When the electricity rate increased from 27 cents to 62 cents per kilowatt-hour, the executive director of the Pacific Aviation Museum Pearl Harbor knew it was time to seriously consider a clean energy alternative. The museum flipped the switch on 1,400 newly installed PV solar panels on Saturday.
“As a nonprofit, we are always looking for ways to minimize our operational expenses without impacting our visitor experience,” said Kenneth DeHoff, the executive director of the museum in a press release.
He said the new solar panels would save the famous Hawaiian museum about $300,000 per year in electricity costs, which can be applied to education programs. The 501(c)(3), which prides itself in preserving Pacific aviation history, reaches hundreds of thousands of visitors annually plus their education programs service 10,000 young people a year.
Hawaii’s Solar Mission
As one of the first states at the forefront of the solar panel revolution, Hawaii is no stranger to solar-generated electricity.

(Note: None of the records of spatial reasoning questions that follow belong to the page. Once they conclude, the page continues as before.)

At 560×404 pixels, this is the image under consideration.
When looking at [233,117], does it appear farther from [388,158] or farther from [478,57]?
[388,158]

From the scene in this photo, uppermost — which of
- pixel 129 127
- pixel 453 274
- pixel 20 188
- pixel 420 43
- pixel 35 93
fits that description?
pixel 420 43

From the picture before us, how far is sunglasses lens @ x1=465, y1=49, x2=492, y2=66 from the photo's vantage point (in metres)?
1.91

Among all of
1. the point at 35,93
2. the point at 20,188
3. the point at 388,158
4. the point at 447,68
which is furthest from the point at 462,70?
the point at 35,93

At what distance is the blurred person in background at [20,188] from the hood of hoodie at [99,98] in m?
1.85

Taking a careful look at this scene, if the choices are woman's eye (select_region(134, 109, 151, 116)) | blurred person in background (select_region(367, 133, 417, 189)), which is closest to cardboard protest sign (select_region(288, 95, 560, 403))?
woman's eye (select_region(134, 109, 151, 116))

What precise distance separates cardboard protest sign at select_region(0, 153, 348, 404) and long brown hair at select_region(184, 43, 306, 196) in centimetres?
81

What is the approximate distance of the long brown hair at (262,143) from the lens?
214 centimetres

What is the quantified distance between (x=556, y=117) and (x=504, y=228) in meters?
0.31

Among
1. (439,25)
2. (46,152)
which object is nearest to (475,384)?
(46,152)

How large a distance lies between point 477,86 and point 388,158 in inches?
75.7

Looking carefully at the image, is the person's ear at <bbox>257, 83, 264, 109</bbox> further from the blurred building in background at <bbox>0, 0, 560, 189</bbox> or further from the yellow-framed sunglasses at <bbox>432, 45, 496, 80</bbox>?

In 2014, Hawaii had the highest electricity prices in the nation, according to the Energy Information Administration (EIA). In efforts to tackle the high cost of electricity, the Aloha State added 9,200 net-metered solar PV systems in the first 10 months of 2014, bringing the total number of customers to about 48,000, according to a January EIA report. Its utility scale solar electricity generation more than doubled that year. On Oahu, Hawaii’s most populated island, approximately 12 percent of electricity customers had rooftop solar panels.
Hawaii became known as the first state to set a goal of producing 100 percent of its electricity from renewable energy sources by 2045, but the spurt of installations did not come without some stress on the grid.
The onslaught of solar-generated electricity flowing into a power grid designed to move electricity in the other direction caused unanticipated voltage fluctuations. Solar PV capacity on the Hawaiian Electric distribution grids exceeded the circuit’s daytime minimum load by 120 percent or more, which if left unchecked could have led to brownouts or blackouts.
Although the electric company had approved thousands of applications by January, the approval process had to be slowed down to avoid circuit overload. Customers caught in the backlog of applications were frustrated, knowing that some of their closest neighbors were enjoying significant savings on their electricity bills while they weren’t.
But the famous museum located on Ford Island, and considered by many to be “ground zero” for the Dec. 7, 1941 Pearl Harbor attack, spent two years planning, installing, and testing before embarking on this historical milestone.